Our Poisson regression model indicates that the IRRs of NHL were significantly higher in Riyadh, followed by Makkah and the Eastern region, than that of Jazan (reference region). However, the most affected age-groups in all of the regions of Saudi Arabia were men older than 60 years.
We also observed changes in the percentage, CIR, and ASIR of NHL among Saudi men according to their region. Jouf had the highest differences in ASIRs of NHL between 2001 and 2008, but the differences fell below the predicted rates for this period. The likely justification for these differences is that Jouf was more affected by NHL over this 8-year period than were the other regions of Saudi Arabia. Despite the shortage of data about the geographic and time distribution of NHL among Saudi men, we sought to uncover the patterns and trends of NHL among men from 2001 to 2008. Therefore, our findings may be useful for improving the public health policy in Saudi Arabia regarding NHL through the discussed epidemiological evidence. This research may help to generate future hypotheses about the potential risk factors of NHL in the highest-affected regions of Saudi Arabia through prospective epidemiological studies, which identify the relationships between exposure and disease.

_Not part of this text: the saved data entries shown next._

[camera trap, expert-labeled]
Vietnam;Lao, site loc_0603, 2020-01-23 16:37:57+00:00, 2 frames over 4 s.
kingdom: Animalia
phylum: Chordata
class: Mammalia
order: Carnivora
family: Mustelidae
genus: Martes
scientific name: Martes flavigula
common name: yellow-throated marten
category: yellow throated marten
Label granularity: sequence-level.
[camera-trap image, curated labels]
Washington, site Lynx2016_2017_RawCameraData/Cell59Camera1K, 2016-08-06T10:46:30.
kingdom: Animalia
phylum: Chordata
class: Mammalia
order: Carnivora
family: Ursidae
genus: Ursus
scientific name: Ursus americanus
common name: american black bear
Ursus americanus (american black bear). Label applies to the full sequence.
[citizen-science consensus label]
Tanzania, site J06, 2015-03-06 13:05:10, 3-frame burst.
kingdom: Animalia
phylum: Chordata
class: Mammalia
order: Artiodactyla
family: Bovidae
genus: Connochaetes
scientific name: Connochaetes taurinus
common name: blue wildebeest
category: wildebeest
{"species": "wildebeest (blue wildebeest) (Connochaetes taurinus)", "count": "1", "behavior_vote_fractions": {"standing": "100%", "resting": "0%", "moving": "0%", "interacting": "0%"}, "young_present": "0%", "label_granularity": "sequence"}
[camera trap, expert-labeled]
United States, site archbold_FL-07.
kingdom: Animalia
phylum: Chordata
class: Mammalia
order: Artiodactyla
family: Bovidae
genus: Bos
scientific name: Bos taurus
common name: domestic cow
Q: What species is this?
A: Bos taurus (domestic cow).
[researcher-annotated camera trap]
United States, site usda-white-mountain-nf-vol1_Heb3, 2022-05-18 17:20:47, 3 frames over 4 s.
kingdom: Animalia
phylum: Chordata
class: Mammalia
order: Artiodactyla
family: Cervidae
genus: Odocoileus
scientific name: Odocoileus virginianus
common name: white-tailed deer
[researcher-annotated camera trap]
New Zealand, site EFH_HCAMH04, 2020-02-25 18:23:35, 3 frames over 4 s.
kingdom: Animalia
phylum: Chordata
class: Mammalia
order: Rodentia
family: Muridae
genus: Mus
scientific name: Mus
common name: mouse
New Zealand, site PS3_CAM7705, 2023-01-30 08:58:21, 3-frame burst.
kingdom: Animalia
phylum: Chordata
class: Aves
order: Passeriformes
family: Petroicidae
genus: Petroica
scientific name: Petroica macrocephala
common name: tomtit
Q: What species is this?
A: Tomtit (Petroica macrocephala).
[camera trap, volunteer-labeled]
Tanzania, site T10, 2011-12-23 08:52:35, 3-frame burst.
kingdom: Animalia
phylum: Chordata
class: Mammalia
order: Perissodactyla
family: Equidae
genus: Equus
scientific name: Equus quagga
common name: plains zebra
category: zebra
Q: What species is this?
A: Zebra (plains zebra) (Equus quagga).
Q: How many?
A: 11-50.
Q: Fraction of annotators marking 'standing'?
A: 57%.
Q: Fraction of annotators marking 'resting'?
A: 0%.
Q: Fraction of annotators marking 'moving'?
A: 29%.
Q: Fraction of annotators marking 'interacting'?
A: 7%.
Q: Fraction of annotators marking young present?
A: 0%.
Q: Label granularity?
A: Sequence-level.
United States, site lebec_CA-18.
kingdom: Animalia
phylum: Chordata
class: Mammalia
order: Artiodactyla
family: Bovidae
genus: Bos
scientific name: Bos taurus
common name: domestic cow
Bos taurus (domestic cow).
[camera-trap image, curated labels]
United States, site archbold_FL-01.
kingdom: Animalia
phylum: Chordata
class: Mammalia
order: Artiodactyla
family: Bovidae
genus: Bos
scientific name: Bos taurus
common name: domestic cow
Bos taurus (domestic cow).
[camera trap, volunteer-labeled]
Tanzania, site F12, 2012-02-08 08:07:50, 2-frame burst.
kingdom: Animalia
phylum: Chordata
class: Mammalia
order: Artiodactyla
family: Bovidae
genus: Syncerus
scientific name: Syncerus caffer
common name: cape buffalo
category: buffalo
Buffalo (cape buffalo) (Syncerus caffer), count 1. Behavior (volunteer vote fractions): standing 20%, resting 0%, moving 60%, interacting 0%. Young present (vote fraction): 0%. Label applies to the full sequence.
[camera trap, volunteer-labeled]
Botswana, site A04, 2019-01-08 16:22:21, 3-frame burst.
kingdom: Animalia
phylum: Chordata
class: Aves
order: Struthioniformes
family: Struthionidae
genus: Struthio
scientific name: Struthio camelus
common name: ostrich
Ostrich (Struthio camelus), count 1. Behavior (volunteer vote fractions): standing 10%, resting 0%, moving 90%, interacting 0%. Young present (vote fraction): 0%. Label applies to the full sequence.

This descriptive epidemiological analysis of data from the SCR collected from 2001 to 2008 revealed that the CIR and ASIR of NHL cancer among Saudi men show increasing trends. The region of Riyadh, the Eastern region, and Makkah had the highest overall CIRs and ASIRs. Jazan, Hail, and Baha had the lowest. The IRRs of NHL were a concern in certain regions, such as Riyadh, Makkah, and the Eastern region. The greatest differences in the ASIR of NHL among Saudi men from 2001 to 2008 were found in Jouf. Further analytical studies are needed to explore the potential risk factors of NHL among Saudi men.
The authors report no conflicts of interest in this work.